The best situation at the water park is to have some friends with you and to go away from them and then to hunt for them and find them and then to go away from them and then to hunt for them and find them. In the meantime, you meet other people, many of whom are not worth talking to, but some of whom are okay.
Sometimes you are in the going away from them part of the instructions, and then you are surprised because you have fallen out of sync and one of your friends comes and hunts for you and finds you, and as it turns out, that is just as good.
You should have: licorice, a cup, a flashlight, a notebook, and a screwdriver.
You must never under any circumstances fall asleep in some far-off part of the abandoned water park. If you are tired, you should find the opera singer who (apparently) sings all the time during the day at the abandoned water park, and ask her if you can lie down on their couch.
Really, though, if you are tired, you should go home. The abandoned water park is the sort of place that attracts rather decent people, so it is likely someone will take you where you need to go.
That’s enough of my descriptions for now. I’ll put some more in later.
How things stand at this point if you haven’t been paying attention:
I go to Whistler High School; everyone hates me, except Lana and maybe Stephan (and some other people whose response to being school-victims is to try to uselessly band together). I like Lana.
My mom is in a mental hospital. My aunt is in a real hospital.
I spend most of my time thinking about joining the Arson Club, which I will do, and I am writing a pamphlet about setting fires. I have not actually set any fires yet, but I can do a better pamphlet about it anyway than some people who (maybe) have.
So—
Jan canceled the meeting with me and Stephan. He did this by just not going, which is the best way to cancel an appointment, I have found. That means Stephan went there alone and wandered around like a moron for two hours looking for us.
The other day, I went there and wandered around happily knowing I wasn’t looking for anyone. But Stephan, he went and wandered around in the dark like a moron feeling he’d been tricked. That’s a comparison of our two experiences. I am not being superior—if our positions had been switched, I would be the one scrabbling around in the dark like a mole rat. Or, actually, not like a mole rat. Mole rats are really great at being in the dark. They are totally content there. It is hard not to feel some fondness for them.
Stephan was a little mad that I hadn’t gone, and he was being a bitch about it. So, I told him about my aunt’s stroke, and my aunt’s stroke trumped his irritation. He apologized immediately. I guess he has pretty good manners.

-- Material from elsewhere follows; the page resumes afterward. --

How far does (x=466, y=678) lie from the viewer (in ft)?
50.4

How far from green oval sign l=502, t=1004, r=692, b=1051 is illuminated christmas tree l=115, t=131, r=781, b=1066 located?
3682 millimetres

He said he called Jan and we would meet in two days. I said okay. H
e said, did I want to go today to burn something. I said, I was really busy, but I would go to the other meeting, so he should make sure to go to that.
He said, of course he was going to fucking go to that. That was his meeting that he got me invited to. I said, fine, if you think so.
That’s how things are with Stephan. He doesn’t reassess things often enough. I think he is still pretty immature.
ENGLISH
In English class, the teacher, VanDuyn, announced that we were going to do a creative writing module. Someone asked what that was. The teacher said he was going to teach us to share our thoughts and ideas in fiction. A bunch of the kids got really stressed out, I guess because they think that their thoughts and ideas are completely worthless. Ordinarily, I would stick to the party line and say that everyone has useful stuff to say, but this group of kids, I don’t know. I think probably they were right to be stressed out.
So, VanDuyn had everybody take out their laptops. If you don’t have a laptop, he gives you a block of paper. One girl, Maya, has no laptop because she has broken three of the school laptops. She takes them to the fourth-floor bathroom and throws them out the window. No one knows why she does it, but when she does she gets a lot of credit from everyone. It is really funny. She pretends it is an accident each time, but she still gets in trouble. So, Maya and I got blocks of paper, is what I’m saying, and everyone else had a computer.